Hausse des dépenses de fonctionnement de l’Etat, inflation, déficit public, faillites d’entreprises… à chaque fois qu’il fait une sortie médiatique, Marc Touati alerte sur les finances du pays. Une nouvelle fois, sur Sud Radio, le président fondateur du cabinet ACDEFI n’a pas dérogé à la règle. L’économiste n’a pas fait de cadeau à l’exécutif en place, visiblement très en colère face aux décisions prises ces dernières années. «On a grillé toutes nos cartouches sous l’ère Macron et pour pas grand-chose», a-t-il lancé à Périco Légasse qui l’interrogeait.
Mentionnant le «chiffre incroyable de la dette publique», celui qui est aussi conseiller e-Toro a rappelé que de 2017 à la fin 2025, «la dette publique a augmenté de 1 204 milliards d’euros» et que sur la même période, «le PIB a augmenté de 744 milliards d’euros». Et d’ajouter : «Il manque 460 milliards d’euros qui ont disparu du circuit économique.

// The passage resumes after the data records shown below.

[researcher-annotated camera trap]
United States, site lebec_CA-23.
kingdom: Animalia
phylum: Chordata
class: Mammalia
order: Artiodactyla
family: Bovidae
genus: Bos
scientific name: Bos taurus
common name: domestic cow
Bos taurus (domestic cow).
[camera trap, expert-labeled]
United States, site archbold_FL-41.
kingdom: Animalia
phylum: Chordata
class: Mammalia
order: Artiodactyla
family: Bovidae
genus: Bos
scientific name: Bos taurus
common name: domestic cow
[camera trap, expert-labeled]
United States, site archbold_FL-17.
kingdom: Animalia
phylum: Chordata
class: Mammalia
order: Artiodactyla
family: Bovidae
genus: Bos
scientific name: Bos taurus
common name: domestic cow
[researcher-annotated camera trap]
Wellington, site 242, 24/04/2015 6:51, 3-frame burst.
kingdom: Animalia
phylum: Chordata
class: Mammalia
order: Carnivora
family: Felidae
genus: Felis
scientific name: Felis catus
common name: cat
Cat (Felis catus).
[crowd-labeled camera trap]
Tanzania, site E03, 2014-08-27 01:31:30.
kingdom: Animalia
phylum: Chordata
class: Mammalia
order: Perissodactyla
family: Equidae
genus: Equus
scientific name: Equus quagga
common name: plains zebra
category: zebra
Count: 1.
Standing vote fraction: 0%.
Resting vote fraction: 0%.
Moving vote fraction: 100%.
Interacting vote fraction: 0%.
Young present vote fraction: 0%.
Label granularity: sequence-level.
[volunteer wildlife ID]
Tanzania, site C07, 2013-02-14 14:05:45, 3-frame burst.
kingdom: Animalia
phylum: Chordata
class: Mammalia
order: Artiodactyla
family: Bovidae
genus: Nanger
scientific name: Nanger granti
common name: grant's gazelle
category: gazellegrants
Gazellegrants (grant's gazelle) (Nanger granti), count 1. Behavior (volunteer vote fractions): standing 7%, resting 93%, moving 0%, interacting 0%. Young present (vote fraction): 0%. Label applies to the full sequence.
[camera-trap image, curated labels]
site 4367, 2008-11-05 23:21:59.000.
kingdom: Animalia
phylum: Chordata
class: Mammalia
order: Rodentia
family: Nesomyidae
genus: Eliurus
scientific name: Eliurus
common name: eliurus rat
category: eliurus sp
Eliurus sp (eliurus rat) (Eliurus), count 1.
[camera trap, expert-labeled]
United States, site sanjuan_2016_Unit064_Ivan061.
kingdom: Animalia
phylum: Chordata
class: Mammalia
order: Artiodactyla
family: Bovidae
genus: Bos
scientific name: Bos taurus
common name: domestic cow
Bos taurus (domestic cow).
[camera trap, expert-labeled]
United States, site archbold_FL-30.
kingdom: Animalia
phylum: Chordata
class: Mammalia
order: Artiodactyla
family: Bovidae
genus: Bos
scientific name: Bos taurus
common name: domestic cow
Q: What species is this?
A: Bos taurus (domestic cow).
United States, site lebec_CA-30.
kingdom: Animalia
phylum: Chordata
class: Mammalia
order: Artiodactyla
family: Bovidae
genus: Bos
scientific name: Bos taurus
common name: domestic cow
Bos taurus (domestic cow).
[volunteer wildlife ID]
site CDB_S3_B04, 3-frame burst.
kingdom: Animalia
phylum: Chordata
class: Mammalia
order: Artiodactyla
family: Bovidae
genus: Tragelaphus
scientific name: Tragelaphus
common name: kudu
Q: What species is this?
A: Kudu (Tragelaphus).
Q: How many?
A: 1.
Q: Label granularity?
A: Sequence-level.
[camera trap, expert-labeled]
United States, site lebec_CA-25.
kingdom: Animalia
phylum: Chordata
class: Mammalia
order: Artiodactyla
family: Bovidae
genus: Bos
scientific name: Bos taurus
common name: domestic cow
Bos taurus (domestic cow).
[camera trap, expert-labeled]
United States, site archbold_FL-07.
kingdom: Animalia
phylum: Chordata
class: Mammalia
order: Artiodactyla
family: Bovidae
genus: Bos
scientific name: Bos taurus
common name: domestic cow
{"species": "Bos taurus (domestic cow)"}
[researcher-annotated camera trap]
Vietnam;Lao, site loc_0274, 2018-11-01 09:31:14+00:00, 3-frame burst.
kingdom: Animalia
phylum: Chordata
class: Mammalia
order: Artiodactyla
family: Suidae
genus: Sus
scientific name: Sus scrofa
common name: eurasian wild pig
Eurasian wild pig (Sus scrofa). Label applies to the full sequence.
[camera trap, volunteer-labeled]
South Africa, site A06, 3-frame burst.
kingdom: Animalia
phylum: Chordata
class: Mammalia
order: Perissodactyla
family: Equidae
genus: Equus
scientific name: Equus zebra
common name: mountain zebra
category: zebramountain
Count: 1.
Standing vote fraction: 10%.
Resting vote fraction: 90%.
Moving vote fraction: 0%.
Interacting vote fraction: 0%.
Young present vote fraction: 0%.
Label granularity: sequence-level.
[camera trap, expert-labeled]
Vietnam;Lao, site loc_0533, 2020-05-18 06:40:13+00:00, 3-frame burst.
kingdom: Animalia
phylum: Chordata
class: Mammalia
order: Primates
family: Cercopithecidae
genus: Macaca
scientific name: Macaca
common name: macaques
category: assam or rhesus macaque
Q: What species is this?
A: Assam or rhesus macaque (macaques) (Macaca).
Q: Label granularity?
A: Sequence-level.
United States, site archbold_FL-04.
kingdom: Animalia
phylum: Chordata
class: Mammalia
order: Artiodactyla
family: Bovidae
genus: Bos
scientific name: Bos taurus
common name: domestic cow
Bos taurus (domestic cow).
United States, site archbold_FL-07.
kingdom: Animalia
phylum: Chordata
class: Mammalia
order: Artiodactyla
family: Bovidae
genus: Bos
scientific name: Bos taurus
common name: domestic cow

L’argent est là, mais on l’a mal utilisé, c’est là qu’est le drame. Les dirigeants ont fait n’importe quoi, ils ont gaspillé les deniers publics.»
Une «récession dramatique» et une inflation qui «explose»
Marc Touati a également remis en cause l’argument de la paix sociale, soulignant que le taux de pauvreté était passé de 13,8% à 15,4%. «Où est passé cet argent ?», s’est-il interrogé sur Sud Radio. «Evidemment la guerre au Moyen-Orient a bon dos, c’est un choc pétrolier. Nous avons affaire à un mépris incroyable», a-t-il ensuite dénoncé. L’économiste a ensuite une nouvelle fois tancé la «récession dramatique» qui touche le pays, une «inflation qui explose et qui va encore augmenter».
Et de poursuivre non sans ironie : «Que nous disent nos dirigeants : ‘Ne vous inquiétez pas, vous pourrez utiliser vos tickets resto le dimanche’.» Marc Touati reproche surtout à l’Etat ce discours et «cette fuite en avant» consistant à dire que la dette va augmenter et que tout se passera bien. «Et bien non, ça ne peut plus passer parce qu'en plus, les taux d'intérêt de notre dette publique augmentent. Rendez-vous compte que l'année dernière, la charge d'intérêt de la dette nous a coûté 65 milliards d'euros, jetés par les fenêtres», a-t-il déploré.
Le président du cabinet ACDEFI a enfin rappelé qu’à la fin ce sont toujours «les Français qui payent». Cela va dans le sens des faillites d’entreprises dont les chiffres ont été dévoilés par la Banque de France. Avant la guerre au Moyen-Orient, un nouveau sommet historique a été atteint. «Si on enlève les micro-entreprises, on est 15% au-dessus du sommet de la récession de 2009», a-t-il souligné.